De begrafenis van deze drie bemanningsleden vond plaats in Amersfoort en werd bijgewoond door Mevr. Lowe, enkele honderden Nederlandse belangstellenden, drie militaire eenheden, een militaire kapel en tenslotte enkele hooggeplaatste peronen.
De doodskisten waren geschonken door de Nederlanders en waren gedrapeerd in de Engelse vlag en bedekt met honderden bloemen, de dragers bestonden uit vier officieren en zes sergeanten bij iedere groep. Het nationale volkslied werd gespeeld en muziek met "The Holy City" en "Abide with me" was te horen. De voorganger was een Nederlandse dominee, die in het Engels sprak. De ceremonie eindigde met "The last post" en "Reveille"

In de Tielsche Courant van 7 november 1989 werd over dit vliegtuigongeluk en monumentje gesproken. Het had als kop: Het moet Britse bommenwerper zijn en subtitel: Ingen gelooft heilig in 'eigen' oorlogsvliegtuig. Er stond een foto bij van de inmiddels overleden Cor Vonk uit Eck en Wiel, met restanten van deze bommenwerper. In dat jaar werd namelijk het bewuste terrein omgeploegd voor de oplevering aan een zandwinningsbedrijf. Tijdens het ploegen kwamen stukken aluminium naar boven. Cor Vonk was er heilig van overtuigd dat het vliegtuig nog onder de kleilagen lag!
Cor maakte ook melding van een monument.
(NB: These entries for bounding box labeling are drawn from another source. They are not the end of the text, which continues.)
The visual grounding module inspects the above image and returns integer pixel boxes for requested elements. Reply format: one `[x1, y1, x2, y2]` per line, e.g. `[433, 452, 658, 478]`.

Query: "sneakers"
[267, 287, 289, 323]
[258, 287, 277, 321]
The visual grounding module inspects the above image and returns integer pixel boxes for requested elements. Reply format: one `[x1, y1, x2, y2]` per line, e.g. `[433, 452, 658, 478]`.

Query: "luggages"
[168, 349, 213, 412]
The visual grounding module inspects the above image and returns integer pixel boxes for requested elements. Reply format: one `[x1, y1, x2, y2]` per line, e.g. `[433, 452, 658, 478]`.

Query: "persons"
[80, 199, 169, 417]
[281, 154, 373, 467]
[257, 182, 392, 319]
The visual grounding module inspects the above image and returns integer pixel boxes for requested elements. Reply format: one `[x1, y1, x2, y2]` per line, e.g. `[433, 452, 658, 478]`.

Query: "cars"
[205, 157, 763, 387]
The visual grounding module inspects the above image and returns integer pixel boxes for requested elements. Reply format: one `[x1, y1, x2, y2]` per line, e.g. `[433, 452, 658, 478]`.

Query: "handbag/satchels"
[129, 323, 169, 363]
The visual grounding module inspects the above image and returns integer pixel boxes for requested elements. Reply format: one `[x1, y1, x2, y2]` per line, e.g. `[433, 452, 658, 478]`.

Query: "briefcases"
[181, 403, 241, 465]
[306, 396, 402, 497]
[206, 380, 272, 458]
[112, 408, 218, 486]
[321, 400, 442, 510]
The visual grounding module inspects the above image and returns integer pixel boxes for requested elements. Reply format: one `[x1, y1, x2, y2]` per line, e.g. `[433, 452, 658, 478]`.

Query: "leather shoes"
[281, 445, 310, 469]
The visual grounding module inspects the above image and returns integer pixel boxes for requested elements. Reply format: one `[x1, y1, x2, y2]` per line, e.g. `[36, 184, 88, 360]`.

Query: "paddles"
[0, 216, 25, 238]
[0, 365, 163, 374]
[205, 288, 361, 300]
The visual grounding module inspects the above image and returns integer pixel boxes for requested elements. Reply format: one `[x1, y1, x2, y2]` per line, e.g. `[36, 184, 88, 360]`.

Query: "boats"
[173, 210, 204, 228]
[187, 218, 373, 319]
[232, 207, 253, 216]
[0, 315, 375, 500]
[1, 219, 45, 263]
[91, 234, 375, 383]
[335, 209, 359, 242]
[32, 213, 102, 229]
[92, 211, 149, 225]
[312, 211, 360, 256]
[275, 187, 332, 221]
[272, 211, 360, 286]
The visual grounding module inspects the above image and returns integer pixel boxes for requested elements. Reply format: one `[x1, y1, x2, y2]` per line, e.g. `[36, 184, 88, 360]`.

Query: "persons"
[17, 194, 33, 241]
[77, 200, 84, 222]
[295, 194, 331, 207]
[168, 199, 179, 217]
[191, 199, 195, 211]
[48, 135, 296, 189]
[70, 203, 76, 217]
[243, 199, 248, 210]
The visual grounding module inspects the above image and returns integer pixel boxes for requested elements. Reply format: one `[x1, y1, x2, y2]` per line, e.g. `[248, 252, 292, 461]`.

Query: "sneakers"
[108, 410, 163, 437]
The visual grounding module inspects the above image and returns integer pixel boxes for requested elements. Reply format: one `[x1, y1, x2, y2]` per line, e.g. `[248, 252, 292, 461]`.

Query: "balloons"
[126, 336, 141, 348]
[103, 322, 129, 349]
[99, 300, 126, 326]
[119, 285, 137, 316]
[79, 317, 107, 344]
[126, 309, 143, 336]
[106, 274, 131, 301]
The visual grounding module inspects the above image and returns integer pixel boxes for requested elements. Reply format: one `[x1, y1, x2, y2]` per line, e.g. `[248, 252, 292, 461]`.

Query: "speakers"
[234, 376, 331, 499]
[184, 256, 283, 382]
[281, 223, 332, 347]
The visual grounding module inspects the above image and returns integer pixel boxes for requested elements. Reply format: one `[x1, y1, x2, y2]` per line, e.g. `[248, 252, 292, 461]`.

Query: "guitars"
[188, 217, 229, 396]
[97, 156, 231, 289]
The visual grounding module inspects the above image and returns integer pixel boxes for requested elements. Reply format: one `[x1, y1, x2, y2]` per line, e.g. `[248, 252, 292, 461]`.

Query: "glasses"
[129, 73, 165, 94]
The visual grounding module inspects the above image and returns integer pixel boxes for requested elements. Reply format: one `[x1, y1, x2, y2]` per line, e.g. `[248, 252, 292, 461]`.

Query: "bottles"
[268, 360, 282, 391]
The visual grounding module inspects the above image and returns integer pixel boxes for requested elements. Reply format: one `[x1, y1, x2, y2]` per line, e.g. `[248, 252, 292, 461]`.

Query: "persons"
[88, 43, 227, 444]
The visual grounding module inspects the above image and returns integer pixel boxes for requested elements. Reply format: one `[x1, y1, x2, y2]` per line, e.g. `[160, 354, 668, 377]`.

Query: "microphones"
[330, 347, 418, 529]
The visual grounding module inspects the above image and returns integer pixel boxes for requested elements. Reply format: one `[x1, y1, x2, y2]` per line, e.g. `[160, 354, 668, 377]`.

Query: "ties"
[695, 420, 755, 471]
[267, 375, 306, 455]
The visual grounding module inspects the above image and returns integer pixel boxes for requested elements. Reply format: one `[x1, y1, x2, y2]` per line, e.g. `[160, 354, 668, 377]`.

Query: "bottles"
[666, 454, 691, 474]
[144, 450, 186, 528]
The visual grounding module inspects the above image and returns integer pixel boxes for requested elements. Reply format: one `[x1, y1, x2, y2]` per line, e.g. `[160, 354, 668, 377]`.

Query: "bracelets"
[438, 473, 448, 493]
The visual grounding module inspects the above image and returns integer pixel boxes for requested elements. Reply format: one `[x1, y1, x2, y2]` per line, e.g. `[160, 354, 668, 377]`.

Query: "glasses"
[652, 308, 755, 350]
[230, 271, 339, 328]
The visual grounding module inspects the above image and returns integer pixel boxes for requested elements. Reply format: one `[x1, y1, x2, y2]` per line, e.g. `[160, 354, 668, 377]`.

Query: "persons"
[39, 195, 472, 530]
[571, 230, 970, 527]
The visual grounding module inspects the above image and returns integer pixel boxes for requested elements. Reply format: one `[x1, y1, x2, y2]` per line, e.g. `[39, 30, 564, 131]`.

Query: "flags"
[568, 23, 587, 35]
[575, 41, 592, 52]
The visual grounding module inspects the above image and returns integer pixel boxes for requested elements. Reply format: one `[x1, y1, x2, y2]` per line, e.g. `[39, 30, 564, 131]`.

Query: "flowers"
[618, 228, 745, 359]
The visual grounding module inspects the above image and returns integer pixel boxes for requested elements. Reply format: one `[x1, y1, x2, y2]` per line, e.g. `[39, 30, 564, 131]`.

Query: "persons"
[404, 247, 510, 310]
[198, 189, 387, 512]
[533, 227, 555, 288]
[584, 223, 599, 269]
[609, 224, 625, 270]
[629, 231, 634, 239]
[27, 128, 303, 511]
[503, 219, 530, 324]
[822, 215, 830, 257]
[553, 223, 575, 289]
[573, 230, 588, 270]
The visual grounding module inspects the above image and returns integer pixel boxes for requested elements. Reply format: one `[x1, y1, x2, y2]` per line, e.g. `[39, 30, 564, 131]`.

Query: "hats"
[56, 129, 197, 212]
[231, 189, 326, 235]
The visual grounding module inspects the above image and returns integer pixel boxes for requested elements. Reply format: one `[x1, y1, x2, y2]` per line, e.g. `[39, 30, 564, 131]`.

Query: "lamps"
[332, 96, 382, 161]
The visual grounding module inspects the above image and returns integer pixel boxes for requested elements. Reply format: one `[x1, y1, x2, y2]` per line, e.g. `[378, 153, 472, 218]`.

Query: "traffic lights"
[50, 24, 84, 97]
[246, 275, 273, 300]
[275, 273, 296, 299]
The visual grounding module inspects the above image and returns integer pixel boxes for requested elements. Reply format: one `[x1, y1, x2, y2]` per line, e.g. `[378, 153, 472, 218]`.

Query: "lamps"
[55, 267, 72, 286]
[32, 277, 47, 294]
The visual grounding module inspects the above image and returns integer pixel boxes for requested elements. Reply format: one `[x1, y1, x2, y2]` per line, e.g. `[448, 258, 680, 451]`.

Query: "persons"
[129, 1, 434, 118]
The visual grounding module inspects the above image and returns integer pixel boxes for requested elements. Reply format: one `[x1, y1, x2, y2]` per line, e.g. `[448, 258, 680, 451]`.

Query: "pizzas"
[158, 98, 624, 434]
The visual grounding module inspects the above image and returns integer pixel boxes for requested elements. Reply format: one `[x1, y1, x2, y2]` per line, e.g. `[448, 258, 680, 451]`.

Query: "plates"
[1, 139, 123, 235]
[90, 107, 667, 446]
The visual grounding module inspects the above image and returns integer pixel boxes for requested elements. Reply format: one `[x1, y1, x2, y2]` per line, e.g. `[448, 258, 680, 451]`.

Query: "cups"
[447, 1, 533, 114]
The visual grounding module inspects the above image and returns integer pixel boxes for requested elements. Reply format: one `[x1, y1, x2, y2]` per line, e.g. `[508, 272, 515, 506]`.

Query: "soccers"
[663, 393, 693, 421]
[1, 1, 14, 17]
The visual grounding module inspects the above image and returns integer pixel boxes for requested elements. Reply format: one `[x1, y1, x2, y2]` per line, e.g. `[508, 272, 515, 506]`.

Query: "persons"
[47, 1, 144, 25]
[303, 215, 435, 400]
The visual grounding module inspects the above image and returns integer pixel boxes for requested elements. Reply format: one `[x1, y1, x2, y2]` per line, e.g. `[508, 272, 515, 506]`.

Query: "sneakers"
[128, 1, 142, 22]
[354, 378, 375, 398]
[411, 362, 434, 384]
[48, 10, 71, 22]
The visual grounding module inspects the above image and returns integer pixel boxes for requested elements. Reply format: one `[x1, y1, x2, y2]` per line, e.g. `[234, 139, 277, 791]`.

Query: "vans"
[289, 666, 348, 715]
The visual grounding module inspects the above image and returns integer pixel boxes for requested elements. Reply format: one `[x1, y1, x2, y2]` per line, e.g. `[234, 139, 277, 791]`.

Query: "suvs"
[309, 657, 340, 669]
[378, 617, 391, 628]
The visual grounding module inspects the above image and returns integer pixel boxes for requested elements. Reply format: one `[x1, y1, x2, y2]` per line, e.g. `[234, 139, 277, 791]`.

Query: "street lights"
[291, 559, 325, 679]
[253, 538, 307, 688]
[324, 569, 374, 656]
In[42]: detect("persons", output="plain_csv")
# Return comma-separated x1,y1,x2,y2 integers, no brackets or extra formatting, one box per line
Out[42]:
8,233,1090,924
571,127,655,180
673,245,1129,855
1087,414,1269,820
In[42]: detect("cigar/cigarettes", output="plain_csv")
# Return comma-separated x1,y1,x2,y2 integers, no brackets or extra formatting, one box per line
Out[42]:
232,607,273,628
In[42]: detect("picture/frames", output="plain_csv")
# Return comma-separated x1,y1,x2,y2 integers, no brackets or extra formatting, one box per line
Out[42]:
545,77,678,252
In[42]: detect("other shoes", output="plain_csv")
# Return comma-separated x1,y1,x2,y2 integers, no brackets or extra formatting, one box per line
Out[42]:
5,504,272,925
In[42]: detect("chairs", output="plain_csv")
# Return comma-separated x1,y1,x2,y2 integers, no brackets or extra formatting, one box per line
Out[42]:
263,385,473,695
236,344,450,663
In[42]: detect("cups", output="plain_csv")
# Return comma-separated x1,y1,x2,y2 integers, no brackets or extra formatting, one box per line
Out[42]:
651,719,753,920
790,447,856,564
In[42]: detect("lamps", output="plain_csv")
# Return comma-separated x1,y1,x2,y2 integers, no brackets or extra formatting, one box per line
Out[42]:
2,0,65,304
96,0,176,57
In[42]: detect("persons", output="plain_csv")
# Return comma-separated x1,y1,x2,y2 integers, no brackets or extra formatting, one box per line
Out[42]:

Hij vertelde: 'Bij het gemaal in de Ingense Waarden heeft een houten kruis gestaan met inscriptie. In 1960 stond het er nog. Volgens de familie Van Amerongen van de Eckse Ganzert zou er '3 februari 1943 08.00 uur' op hebben gestaan.
Andere ooggetuigen zeiden dat Engelssprekende familieleden jaarlijks bloemen bij het kruis neergelegden, maar toen door de ontzandingswerkzaamheden het watergemaal en het monumentje verdwenen en vanaf die tijd zijn ook de bezoekjes gestaakt.

Volgens Vonk zijn er nooit pogingen ondernomen om het vliegtuig op te graven. Daarom heeft hij toen aangifte gedaan bij de Rijkspolitie en de gemeente, met de bedoeling dat het wrak zou worden opgegraven.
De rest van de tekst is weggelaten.